An official for World Youth Day is “confident” the strike will be resolved in time.
Posted: 07.08.08
SYDNEY, Australia | Sydney’s railroad workers have announced a 24–hour strike for July 17, the day of Pope Benedict XVI’s arrival in Sydney for World Youth Day.
But Jim Hanna, media director for World Youth Day, said July 7 that organizers remained “confident that the parties will resolve their differences through arbitration,” and the papal tour through the streets of Sydney “will continue peacefully and uninterrupted.”
If the strike by the workers’ union over an unresolved pay claim occurs, it could strand up to 750,000 commuters on Sydney’s rail network, including hundreds of thousands of pilgrims traveling from the outer suburbs to the Mass venue.
To avert what could be transport chaos on the busiest day of the July 15–20 World Youth Day festivities, the New South Wales government has taken the issue to the Australian Industrial Relations Commission.
Meanwhile, Hanna said that during the week before the start of World Youth Day organizers had been inundated by “hundreds of walk–in international pilgrims.”
Referring to the pilgrim groups “from the United States, Europe and Latin America who had arrived at our office asking to be registered,” Hanna said the unregistered batch “haven’t shown up in our statistics until now.”

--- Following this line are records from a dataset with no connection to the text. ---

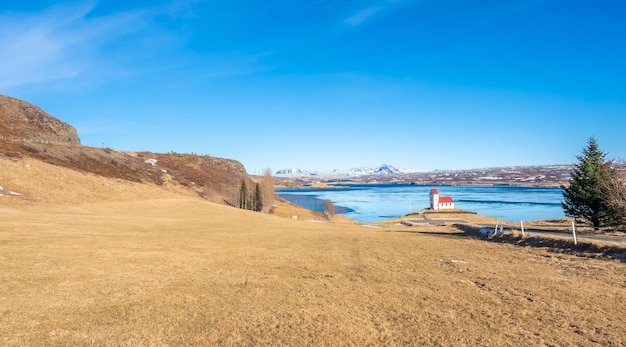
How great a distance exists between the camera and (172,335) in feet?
28.8

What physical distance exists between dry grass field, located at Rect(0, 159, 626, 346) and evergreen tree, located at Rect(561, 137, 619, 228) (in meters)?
22.8

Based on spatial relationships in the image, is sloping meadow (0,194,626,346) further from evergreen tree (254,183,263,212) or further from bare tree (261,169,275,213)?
bare tree (261,169,275,213)

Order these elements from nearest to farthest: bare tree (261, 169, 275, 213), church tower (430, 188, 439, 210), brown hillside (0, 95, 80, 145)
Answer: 1. bare tree (261, 169, 275, 213)
2. church tower (430, 188, 439, 210)
3. brown hillside (0, 95, 80, 145)

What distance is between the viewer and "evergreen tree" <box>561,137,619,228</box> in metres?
39.1

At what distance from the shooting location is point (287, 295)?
1248cm

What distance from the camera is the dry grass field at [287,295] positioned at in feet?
29.3

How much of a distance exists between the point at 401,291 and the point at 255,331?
6.16m

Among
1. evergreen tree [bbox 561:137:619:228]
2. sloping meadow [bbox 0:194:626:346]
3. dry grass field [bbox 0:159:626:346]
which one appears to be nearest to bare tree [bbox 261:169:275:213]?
evergreen tree [bbox 561:137:619:228]

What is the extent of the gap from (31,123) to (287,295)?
16739cm

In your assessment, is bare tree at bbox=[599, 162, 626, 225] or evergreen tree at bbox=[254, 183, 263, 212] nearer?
bare tree at bbox=[599, 162, 626, 225]

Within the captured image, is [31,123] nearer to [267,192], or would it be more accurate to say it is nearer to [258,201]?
[267,192]

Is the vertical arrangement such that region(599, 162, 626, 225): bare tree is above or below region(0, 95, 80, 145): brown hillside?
below

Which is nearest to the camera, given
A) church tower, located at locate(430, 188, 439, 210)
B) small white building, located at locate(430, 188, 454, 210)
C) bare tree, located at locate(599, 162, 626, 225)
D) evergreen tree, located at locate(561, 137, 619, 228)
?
bare tree, located at locate(599, 162, 626, 225)

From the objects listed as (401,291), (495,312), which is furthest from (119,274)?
(495,312)
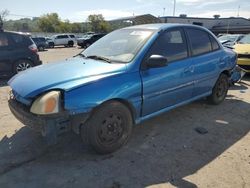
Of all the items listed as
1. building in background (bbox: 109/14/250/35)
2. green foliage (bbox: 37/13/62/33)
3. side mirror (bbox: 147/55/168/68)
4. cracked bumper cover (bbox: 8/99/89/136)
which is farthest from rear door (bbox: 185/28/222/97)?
green foliage (bbox: 37/13/62/33)

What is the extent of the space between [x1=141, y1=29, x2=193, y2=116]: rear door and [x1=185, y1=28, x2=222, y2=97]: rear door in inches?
8.7

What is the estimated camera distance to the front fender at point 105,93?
126 inches

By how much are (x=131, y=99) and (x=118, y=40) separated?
1.28 m

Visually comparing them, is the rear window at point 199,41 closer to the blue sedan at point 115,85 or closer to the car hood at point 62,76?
the blue sedan at point 115,85

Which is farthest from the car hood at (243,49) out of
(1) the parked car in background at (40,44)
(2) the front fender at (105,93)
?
(1) the parked car in background at (40,44)

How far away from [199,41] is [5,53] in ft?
21.0

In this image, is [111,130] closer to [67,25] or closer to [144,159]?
[144,159]

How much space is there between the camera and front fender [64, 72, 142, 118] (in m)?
3.21

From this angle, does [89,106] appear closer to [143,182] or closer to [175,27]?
[143,182]

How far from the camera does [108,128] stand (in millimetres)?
3621

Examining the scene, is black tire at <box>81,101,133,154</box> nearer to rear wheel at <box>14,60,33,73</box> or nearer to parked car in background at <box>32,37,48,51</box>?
rear wheel at <box>14,60,33,73</box>

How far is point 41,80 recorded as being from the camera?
11.6 feet

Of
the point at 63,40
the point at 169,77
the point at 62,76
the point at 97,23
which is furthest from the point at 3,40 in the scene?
the point at 97,23

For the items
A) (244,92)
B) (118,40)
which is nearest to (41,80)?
(118,40)
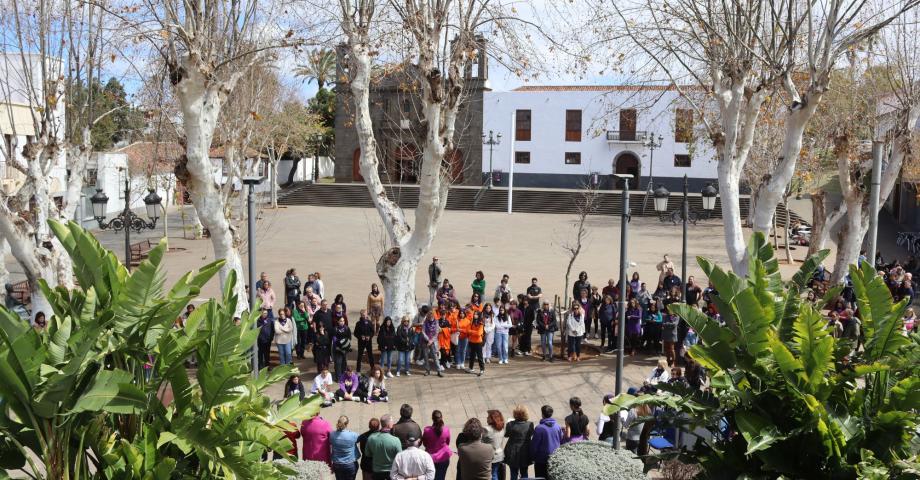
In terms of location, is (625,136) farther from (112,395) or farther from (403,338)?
(112,395)

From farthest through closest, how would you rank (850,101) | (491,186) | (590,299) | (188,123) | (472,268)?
(491,186) → (472,268) → (850,101) → (590,299) → (188,123)

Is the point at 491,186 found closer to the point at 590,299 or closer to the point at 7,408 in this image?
the point at 590,299

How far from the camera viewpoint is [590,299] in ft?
55.4

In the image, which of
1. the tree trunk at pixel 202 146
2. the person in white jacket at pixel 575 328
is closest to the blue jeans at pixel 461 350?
the person in white jacket at pixel 575 328

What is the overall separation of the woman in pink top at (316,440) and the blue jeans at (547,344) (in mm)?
6732

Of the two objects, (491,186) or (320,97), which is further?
(320,97)

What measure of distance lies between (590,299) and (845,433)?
1079cm

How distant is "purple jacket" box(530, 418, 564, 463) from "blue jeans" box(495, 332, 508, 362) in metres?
5.95

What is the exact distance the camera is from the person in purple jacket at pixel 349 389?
12461mm

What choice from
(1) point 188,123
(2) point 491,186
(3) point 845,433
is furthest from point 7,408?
(2) point 491,186

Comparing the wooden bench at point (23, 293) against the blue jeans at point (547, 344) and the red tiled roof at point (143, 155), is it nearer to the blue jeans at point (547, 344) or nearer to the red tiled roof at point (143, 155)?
the blue jeans at point (547, 344)

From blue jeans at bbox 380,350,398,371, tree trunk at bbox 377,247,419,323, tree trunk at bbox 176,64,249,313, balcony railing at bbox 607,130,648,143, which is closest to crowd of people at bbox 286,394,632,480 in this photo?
tree trunk at bbox 176,64,249,313

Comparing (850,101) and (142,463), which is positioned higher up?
(850,101)

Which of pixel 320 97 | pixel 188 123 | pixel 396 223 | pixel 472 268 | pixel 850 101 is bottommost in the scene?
pixel 472 268
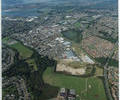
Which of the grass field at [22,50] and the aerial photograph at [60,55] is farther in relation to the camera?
the grass field at [22,50]

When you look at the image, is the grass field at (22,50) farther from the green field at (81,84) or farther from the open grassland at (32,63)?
the green field at (81,84)

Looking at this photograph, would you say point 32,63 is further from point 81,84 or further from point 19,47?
point 81,84

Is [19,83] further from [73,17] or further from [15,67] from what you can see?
[73,17]

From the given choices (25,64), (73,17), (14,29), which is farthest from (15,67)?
(73,17)

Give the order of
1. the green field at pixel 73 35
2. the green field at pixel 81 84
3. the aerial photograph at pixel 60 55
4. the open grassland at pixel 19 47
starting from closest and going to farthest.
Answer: the green field at pixel 81 84, the aerial photograph at pixel 60 55, the open grassland at pixel 19 47, the green field at pixel 73 35

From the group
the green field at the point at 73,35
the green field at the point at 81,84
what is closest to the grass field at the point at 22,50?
the green field at the point at 81,84

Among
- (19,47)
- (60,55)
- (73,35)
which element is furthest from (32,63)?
(73,35)

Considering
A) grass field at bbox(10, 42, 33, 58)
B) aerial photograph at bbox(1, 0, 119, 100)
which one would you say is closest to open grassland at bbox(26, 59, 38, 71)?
aerial photograph at bbox(1, 0, 119, 100)
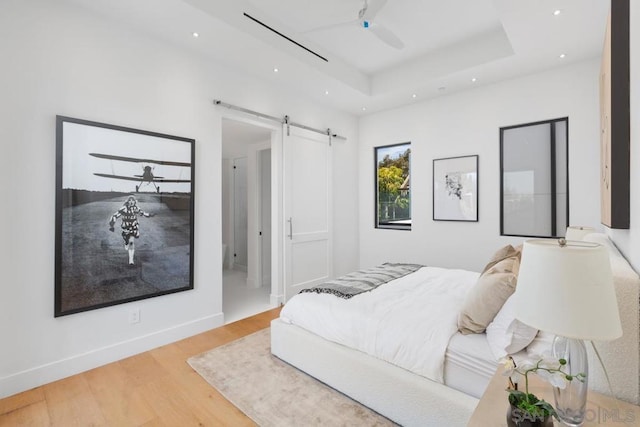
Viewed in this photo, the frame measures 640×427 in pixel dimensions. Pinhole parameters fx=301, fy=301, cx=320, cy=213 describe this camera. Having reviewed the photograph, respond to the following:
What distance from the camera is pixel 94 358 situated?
2.48m

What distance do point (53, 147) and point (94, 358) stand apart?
172cm

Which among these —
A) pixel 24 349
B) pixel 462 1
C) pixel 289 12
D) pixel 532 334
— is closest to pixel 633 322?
pixel 532 334

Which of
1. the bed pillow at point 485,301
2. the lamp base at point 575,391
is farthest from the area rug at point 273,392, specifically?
the lamp base at point 575,391

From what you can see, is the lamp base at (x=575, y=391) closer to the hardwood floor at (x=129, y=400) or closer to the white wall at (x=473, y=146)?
the hardwood floor at (x=129, y=400)

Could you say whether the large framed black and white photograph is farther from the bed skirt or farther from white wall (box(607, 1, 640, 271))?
white wall (box(607, 1, 640, 271))

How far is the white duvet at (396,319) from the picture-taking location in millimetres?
1723

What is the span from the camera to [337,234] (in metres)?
4.91

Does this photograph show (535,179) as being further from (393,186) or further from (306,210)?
(306,210)

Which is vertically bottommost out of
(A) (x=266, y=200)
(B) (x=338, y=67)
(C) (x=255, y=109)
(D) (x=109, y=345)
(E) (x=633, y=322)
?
(D) (x=109, y=345)

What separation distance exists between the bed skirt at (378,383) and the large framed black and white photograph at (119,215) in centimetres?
140

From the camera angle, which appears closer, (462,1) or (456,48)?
(462,1)

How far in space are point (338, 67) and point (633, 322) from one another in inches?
145

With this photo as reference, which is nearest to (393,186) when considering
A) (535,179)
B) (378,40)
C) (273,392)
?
(535,179)

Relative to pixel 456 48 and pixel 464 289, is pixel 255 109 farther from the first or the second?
pixel 464 289
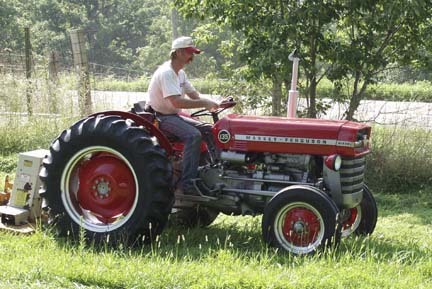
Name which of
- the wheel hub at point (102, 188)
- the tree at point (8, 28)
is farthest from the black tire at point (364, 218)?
the tree at point (8, 28)

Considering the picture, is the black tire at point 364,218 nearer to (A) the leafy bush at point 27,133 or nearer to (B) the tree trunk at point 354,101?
(B) the tree trunk at point 354,101

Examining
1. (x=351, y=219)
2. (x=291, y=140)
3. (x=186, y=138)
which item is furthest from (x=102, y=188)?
(x=351, y=219)

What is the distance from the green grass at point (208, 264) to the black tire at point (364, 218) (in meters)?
0.19

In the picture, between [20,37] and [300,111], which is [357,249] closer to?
[300,111]

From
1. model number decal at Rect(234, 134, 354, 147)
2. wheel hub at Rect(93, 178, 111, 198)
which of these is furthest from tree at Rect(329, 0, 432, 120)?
wheel hub at Rect(93, 178, 111, 198)

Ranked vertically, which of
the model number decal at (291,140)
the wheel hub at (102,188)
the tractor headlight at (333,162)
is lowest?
the wheel hub at (102,188)

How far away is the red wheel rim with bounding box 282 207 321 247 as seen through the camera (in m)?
5.19

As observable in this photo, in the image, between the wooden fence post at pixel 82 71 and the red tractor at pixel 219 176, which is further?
the wooden fence post at pixel 82 71

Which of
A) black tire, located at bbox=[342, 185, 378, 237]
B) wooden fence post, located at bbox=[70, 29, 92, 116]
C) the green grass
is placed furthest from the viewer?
wooden fence post, located at bbox=[70, 29, 92, 116]

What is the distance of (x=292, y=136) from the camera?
543cm

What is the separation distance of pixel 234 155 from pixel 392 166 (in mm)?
3658

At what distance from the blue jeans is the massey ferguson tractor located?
81 millimetres

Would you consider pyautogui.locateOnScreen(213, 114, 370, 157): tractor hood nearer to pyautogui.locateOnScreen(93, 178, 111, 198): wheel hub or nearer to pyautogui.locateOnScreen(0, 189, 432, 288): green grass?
pyautogui.locateOnScreen(0, 189, 432, 288): green grass

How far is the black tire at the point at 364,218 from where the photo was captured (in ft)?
19.7
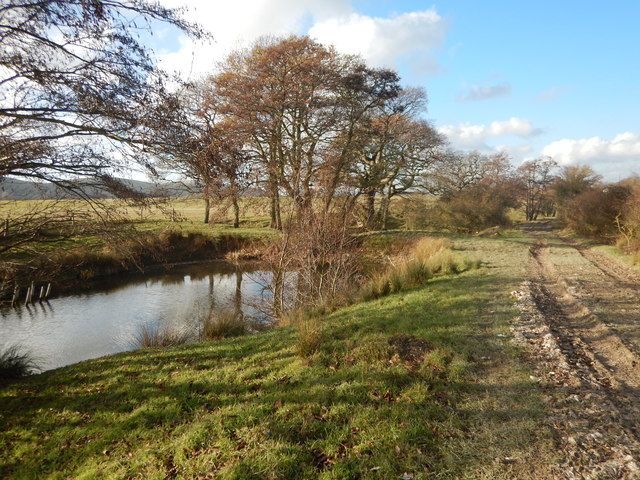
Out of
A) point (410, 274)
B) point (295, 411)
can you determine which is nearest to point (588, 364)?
point (295, 411)

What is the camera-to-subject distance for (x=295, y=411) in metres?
4.24

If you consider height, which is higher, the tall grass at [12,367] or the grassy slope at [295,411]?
the grassy slope at [295,411]

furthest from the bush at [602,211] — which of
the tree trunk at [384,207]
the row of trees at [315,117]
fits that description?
the tree trunk at [384,207]

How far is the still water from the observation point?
9773mm

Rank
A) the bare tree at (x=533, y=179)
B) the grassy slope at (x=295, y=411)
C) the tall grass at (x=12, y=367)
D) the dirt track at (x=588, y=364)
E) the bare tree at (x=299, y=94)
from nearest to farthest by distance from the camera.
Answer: the dirt track at (x=588, y=364), the grassy slope at (x=295, y=411), the tall grass at (x=12, y=367), the bare tree at (x=299, y=94), the bare tree at (x=533, y=179)

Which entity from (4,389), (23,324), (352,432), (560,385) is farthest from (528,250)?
(23,324)

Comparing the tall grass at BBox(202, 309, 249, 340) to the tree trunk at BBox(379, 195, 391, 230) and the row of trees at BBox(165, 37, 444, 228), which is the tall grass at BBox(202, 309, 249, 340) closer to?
the row of trees at BBox(165, 37, 444, 228)

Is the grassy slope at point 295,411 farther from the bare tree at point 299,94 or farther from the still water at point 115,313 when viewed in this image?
the bare tree at point 299,94

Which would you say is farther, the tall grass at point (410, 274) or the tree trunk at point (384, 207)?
the tree trunk at point (384, 207)

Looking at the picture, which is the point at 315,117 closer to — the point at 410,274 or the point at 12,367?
the point at 410,274

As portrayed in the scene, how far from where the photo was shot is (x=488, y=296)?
27.6ft

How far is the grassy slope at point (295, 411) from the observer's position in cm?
341

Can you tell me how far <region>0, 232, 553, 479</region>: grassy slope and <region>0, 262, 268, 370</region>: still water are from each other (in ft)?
10.7

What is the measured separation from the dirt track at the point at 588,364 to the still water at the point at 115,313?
810 centimetres
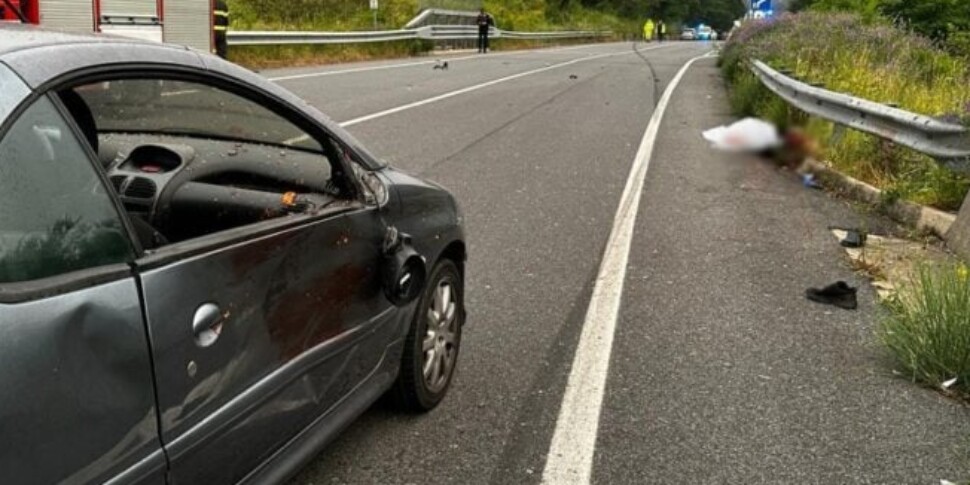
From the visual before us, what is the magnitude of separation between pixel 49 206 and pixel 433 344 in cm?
210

Hanna said many of the new arrivals did not want to be part of the whole week’s program and were asking for registration of the weekend package that includes the pilgrim walk, vigil and closing Mass.
He said despite media reports of a slow turnout for pilgrim registrations organizers were confident of reaching registrations in excess of 220,000 pilgrims, including 123,000 international ones.
The 40 extra flights into Sydney International Airport scheduled in recent days were a measure of the international demand, he said.
“Our contacts at the airlines are reporting that those flights are filling up fast; they’re almost” full, he said.